## YOUR OBJECTIVE
For the records that follow, please set down exactly the lines between the one holding "order: Diprotodontia" and the one holding "New Zealand, site EFH_HCAMA06, 2020-01-24", inclusive, and only those.

## DATA FOR THIS EXERCISE

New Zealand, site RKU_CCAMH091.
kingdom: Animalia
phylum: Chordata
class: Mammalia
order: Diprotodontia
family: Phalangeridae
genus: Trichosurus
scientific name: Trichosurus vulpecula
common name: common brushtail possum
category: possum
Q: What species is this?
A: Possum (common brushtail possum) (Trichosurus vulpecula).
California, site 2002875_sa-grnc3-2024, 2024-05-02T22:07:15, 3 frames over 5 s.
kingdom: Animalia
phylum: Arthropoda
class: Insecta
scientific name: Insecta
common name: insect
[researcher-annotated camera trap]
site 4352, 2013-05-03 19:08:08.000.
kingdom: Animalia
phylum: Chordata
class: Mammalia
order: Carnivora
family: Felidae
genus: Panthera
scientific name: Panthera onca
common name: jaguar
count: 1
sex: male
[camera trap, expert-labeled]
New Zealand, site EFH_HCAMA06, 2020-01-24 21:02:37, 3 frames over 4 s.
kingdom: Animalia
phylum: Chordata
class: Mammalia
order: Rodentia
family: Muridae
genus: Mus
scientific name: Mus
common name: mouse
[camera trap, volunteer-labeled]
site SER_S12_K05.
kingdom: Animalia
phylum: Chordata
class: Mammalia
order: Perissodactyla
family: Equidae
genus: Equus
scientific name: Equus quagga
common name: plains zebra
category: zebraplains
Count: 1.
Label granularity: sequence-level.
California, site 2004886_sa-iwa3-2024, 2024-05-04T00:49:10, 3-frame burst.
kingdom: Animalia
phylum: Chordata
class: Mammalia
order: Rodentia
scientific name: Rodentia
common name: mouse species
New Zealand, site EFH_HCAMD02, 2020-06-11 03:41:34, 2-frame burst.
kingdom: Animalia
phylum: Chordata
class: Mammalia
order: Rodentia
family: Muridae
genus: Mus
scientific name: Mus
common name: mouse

## TASK ANSWER
order: Diprotodontia
family: Phalangeridae
genus: Trichosurus
scientific name: Trichosurus vulpecula
common name: common brushtail possum
category: possum
Q: What species is this?
A: Possum (common brushtail possum) (Trichosurus vulpecula).
California, site 2002875_sa-grnc3-2024, 2024-05-02T22:07:15, 3 frames over 5 s.
kingdom: Animalia
phylum: Arthropoda
class: Insecta
scientific name: Insecta
common name: insect
[researcher-annotated camera trap]
site 4352, 2013-05-03 19:08:08.000.
kingdom: Animalia
phylum: Chordata
class: Mammalia
order: Carnivora
family: Felidae
genus: Panthera
scientific name: Panthera onca
common name: jaguar
count: 1
sex: male
[camera trap, expert-labeled]
New Zealand, site EFH_HCAMA06, 2020-01-24 21:02:37, 3 frames over 4 s.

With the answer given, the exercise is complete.